Tim replied, “For you to say that, there must have been a major earthquake.”

“Not quite. But there’s a fairly attractive girl in my class who’s known for sleeping with almost everyone, including the football coach. She caught up with me after school one day last week and invited me to her house.”

“So you knew what was going to happen.”

“Pretty much. It’s because my ratings have gone way up since the dance. Her parents weren’t home, and she had hardly made us coffee when she began to undress. I didn’t have to do much, and everything seemed to happen.”

“Were you protected?”

“She had a big supply of condoms.”

“That’s good.”

“It was all rather casual and matter-of-fact.”

“Pretty much like me with Janet.”

“I liked it. But I’d hardly recovered when she wanted to do it again. And then again.”

“At your age, you can do that.”

“It did seem rather excessive. But she got amazingly excited. It was almost scary.”

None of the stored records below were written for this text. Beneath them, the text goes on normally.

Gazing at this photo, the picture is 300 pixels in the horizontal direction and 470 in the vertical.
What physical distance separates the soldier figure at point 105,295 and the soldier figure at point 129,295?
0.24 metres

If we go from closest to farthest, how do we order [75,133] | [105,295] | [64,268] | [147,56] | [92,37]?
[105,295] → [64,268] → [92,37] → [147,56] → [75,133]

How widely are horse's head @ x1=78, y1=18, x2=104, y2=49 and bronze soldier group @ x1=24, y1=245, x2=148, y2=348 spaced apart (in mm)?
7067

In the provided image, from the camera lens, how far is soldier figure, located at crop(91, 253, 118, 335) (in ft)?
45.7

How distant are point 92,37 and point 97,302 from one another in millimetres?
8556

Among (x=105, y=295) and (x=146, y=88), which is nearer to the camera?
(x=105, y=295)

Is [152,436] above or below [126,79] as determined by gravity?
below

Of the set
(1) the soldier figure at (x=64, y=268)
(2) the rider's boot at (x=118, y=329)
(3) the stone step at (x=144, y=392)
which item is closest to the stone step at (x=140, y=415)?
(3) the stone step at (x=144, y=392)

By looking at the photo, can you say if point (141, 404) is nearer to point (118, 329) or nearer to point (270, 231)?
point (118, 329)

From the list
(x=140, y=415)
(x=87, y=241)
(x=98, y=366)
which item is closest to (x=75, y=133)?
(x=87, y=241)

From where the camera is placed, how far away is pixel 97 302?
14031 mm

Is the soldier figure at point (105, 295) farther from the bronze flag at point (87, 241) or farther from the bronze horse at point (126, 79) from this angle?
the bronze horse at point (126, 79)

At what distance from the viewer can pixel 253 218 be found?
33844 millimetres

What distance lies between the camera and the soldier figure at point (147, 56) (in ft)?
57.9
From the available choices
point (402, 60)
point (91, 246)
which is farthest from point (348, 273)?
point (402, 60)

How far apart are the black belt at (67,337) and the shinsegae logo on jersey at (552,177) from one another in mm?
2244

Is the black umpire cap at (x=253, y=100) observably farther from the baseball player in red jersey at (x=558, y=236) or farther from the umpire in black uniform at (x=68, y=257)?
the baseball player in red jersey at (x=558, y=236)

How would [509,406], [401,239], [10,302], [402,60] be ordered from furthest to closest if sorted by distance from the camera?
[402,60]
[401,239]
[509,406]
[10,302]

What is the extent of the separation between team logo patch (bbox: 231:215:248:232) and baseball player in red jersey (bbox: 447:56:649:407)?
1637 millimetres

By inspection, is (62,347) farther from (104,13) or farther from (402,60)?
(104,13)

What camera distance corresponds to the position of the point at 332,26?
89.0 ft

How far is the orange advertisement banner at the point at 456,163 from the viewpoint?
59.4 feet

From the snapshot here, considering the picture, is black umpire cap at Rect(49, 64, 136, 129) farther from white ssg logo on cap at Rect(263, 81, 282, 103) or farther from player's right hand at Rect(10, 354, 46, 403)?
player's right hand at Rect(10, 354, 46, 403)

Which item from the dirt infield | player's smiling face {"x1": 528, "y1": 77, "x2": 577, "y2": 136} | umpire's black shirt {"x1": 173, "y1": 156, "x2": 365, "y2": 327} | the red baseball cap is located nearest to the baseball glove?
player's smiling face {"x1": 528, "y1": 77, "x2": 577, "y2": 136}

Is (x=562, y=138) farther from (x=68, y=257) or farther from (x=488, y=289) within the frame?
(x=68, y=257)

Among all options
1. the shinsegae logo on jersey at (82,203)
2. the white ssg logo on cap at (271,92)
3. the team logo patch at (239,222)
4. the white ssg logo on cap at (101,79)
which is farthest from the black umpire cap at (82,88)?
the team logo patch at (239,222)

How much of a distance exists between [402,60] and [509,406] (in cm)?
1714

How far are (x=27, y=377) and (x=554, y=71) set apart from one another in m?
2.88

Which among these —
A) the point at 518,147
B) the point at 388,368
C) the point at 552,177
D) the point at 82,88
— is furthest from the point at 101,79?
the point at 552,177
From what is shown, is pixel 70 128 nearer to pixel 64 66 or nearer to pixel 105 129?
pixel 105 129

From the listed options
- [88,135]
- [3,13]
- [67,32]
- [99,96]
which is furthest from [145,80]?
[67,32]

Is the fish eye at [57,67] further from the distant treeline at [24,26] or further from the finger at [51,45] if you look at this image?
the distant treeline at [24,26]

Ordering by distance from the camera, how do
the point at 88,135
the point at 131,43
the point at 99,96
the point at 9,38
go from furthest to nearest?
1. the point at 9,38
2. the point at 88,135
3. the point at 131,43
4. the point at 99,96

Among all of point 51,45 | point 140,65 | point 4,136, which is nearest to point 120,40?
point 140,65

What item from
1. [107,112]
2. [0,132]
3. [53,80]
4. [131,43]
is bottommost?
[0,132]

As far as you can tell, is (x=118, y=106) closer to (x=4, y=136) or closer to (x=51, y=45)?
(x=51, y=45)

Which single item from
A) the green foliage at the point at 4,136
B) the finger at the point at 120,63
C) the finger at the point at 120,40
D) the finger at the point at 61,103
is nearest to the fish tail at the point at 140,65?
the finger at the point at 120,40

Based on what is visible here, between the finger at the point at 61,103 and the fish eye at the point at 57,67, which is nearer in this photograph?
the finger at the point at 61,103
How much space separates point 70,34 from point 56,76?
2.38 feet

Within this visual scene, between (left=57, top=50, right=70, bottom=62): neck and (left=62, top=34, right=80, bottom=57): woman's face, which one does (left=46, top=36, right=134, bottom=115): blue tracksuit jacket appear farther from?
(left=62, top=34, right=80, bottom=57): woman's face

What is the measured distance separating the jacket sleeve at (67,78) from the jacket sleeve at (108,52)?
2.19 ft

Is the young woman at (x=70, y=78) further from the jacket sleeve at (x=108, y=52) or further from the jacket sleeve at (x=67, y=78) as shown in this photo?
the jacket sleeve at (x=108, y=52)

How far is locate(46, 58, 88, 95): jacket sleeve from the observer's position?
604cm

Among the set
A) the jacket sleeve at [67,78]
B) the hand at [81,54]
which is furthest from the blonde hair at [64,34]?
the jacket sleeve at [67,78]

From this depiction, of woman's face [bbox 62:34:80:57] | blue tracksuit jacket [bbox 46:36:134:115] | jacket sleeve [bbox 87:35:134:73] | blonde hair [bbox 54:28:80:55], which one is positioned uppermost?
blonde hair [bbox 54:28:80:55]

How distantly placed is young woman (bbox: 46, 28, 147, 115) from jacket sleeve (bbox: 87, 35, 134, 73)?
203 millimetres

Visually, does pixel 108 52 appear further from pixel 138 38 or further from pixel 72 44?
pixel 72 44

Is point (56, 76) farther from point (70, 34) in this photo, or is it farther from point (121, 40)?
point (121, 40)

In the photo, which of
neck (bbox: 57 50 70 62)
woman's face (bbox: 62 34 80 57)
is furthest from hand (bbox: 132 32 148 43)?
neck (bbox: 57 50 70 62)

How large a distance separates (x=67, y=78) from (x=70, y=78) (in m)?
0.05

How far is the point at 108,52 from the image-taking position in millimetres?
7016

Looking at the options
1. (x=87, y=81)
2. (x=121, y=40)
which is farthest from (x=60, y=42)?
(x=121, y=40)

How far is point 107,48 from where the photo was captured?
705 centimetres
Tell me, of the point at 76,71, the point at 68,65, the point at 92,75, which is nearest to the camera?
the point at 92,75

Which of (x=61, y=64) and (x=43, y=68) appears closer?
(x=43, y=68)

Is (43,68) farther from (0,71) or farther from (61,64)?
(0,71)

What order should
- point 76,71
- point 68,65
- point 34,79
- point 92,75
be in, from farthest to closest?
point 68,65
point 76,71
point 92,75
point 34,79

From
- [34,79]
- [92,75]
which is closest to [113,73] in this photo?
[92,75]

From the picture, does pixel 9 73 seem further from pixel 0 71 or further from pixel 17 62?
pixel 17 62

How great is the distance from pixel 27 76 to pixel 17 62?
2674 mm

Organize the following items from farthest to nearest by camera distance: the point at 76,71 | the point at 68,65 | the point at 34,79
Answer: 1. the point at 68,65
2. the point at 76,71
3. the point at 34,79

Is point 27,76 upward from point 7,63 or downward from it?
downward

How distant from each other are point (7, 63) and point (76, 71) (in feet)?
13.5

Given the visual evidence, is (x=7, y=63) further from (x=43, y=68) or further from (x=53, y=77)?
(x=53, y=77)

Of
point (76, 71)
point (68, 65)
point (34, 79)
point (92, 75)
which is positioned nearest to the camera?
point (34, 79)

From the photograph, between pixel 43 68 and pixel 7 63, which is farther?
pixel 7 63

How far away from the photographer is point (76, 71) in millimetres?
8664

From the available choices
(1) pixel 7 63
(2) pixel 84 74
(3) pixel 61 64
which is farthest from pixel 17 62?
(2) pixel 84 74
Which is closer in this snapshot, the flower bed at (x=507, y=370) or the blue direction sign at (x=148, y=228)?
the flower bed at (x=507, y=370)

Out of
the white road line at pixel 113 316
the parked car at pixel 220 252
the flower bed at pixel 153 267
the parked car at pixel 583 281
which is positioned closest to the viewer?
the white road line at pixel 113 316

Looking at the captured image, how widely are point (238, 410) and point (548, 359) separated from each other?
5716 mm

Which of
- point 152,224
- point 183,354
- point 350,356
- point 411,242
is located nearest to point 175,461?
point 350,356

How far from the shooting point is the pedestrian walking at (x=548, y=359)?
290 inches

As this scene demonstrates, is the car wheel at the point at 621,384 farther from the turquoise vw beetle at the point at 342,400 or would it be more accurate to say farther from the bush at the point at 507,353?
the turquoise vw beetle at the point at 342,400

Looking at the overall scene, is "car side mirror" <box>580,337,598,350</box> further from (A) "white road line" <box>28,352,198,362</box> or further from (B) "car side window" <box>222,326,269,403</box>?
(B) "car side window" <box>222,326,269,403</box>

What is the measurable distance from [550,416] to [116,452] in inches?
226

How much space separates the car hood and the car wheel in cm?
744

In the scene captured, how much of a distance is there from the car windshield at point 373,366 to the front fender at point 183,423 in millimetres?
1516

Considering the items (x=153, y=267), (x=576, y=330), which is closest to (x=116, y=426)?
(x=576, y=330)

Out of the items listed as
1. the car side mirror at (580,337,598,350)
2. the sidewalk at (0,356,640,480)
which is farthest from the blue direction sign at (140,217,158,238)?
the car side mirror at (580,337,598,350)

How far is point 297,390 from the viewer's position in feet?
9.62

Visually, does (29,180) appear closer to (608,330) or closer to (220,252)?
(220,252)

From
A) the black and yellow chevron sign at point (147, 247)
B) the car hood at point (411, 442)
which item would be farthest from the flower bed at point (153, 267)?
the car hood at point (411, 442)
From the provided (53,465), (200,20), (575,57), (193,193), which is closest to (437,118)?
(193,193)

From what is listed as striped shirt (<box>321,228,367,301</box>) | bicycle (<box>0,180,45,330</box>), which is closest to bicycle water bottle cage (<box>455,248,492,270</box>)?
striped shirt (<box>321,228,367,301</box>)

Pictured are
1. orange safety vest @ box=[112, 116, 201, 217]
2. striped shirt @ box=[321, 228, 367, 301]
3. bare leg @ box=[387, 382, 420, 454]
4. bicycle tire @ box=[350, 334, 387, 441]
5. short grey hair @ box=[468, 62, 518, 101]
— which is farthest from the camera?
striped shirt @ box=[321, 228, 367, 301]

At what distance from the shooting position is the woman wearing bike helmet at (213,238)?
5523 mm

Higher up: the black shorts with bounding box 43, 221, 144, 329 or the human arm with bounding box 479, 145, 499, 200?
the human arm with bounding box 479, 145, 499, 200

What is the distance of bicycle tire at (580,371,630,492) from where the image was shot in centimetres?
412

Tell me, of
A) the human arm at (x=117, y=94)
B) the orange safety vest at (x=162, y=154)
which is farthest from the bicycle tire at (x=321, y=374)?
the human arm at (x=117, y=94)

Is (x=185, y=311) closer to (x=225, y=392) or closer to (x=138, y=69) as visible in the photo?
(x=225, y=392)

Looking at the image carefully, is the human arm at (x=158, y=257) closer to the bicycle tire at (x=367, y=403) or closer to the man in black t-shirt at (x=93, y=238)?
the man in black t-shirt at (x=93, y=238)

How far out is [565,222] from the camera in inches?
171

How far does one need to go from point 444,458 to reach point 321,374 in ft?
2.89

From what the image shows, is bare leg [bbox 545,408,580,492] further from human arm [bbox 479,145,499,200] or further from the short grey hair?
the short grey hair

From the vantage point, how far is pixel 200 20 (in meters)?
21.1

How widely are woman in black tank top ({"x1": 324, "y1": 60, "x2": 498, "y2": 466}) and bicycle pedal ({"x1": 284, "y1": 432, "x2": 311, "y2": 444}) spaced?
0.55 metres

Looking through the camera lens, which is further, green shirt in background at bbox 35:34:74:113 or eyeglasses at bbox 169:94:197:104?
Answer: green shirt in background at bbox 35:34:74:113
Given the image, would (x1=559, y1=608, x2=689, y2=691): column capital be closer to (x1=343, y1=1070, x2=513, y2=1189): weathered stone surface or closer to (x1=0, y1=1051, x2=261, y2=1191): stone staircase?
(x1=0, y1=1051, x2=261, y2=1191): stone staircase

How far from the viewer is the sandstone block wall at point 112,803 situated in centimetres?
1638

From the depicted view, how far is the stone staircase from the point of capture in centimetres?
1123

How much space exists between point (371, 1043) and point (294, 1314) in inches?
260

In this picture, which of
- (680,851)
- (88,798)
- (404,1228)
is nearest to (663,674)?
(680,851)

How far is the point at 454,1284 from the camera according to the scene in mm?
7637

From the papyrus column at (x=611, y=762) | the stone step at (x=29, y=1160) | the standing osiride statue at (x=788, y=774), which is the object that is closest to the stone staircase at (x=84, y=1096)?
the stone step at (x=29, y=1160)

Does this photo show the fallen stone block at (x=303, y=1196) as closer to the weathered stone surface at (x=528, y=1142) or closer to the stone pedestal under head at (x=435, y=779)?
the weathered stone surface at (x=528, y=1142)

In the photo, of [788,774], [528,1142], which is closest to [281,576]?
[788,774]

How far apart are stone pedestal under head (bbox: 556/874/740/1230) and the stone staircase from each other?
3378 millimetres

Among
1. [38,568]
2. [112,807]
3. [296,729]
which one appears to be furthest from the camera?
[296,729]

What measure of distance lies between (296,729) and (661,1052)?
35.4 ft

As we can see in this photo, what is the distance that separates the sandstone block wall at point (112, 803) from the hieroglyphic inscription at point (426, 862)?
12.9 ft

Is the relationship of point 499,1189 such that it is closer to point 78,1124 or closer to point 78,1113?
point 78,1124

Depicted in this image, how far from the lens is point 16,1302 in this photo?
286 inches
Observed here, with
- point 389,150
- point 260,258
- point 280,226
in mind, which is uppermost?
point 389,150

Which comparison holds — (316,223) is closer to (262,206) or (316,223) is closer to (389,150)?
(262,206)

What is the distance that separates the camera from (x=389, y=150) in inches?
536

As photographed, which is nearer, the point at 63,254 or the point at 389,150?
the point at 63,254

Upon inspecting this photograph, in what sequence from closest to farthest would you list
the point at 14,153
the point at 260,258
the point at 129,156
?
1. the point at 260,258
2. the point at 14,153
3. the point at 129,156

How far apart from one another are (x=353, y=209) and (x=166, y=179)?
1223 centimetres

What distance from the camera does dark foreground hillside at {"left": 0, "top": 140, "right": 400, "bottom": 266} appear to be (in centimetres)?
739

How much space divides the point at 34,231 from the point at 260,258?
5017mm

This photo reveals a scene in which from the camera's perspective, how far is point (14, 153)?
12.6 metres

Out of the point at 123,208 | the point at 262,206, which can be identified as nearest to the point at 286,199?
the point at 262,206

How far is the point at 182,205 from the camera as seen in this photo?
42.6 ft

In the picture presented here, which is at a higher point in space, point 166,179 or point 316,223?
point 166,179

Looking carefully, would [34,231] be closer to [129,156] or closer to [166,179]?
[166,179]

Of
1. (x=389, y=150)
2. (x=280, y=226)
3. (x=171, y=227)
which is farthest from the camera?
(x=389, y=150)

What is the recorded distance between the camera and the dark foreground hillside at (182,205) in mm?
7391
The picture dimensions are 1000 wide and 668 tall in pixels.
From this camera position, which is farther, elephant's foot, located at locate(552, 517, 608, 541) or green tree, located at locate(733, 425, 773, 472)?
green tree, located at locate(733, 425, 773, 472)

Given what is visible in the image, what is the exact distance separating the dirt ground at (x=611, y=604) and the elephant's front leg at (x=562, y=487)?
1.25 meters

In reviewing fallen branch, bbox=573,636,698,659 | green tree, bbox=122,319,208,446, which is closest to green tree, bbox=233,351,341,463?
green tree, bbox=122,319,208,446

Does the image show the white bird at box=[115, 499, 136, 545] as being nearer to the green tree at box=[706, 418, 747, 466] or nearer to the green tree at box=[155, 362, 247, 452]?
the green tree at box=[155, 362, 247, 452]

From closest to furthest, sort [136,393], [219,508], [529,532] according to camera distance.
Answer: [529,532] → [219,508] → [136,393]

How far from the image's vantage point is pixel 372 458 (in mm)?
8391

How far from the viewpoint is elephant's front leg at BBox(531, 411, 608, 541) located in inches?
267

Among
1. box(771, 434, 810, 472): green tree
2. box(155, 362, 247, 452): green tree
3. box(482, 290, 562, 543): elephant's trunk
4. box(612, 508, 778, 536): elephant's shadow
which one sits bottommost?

“I don’t have a great deal of experience myself, but I’m told that most women don’t have orgasms that easily.”

“I wondered about that.”

“You may never meet with it again.”

“Probably not. She invited me to come by any time, but she’s really not very interesting, and I don’t want to get involved.”

 “Anyhow, the mystery is dispelled.”

“Yeah. The only trouble is that it seems rather sleazy.”

“Sharon thinks that Melissa is sleazy.”

“She isn’t really, is she?”

“No. Other people in her circumstances might have reacted in ways that would strike people as more virtuous, but we can’t be too judgmental.”

“I bet Sharon wouldn’t approve of my little operation. Helen might not either.”

“Well, Chris, there are always going to be some things that are kept secret. This one in particular.”

“Thanks. There may be some sexual activity at the college, but I’m not going to do anything casual.”

“You’ve certainly gotten to know what women are like in our group.”

“An impossibly high standard. Probably just as well. I don’t want to go crazy over anyone I might meet in the near future.”

“I haven’t, but Howie and Enoch have.”

“I guess it’s been okay for them.”

 “Anyhow, when are you off?”

“Almost immediately. Dad’s friend has invited us to spend Christmas with his family.”

“In June, you can come back and teach us what you’ve learned.”

“And you can teach me what I haven’t learned. I’ll still be a minor legally, but it’s become pretty obvious that my mother will be pleased to have me stay with Dad.”

“If he’s still living in his office, you can both stay on one of the boats.”

“You’ll still be here, then?”

“There’s probably nowhere that has such good access to the open ocean in our various kinds of boats.”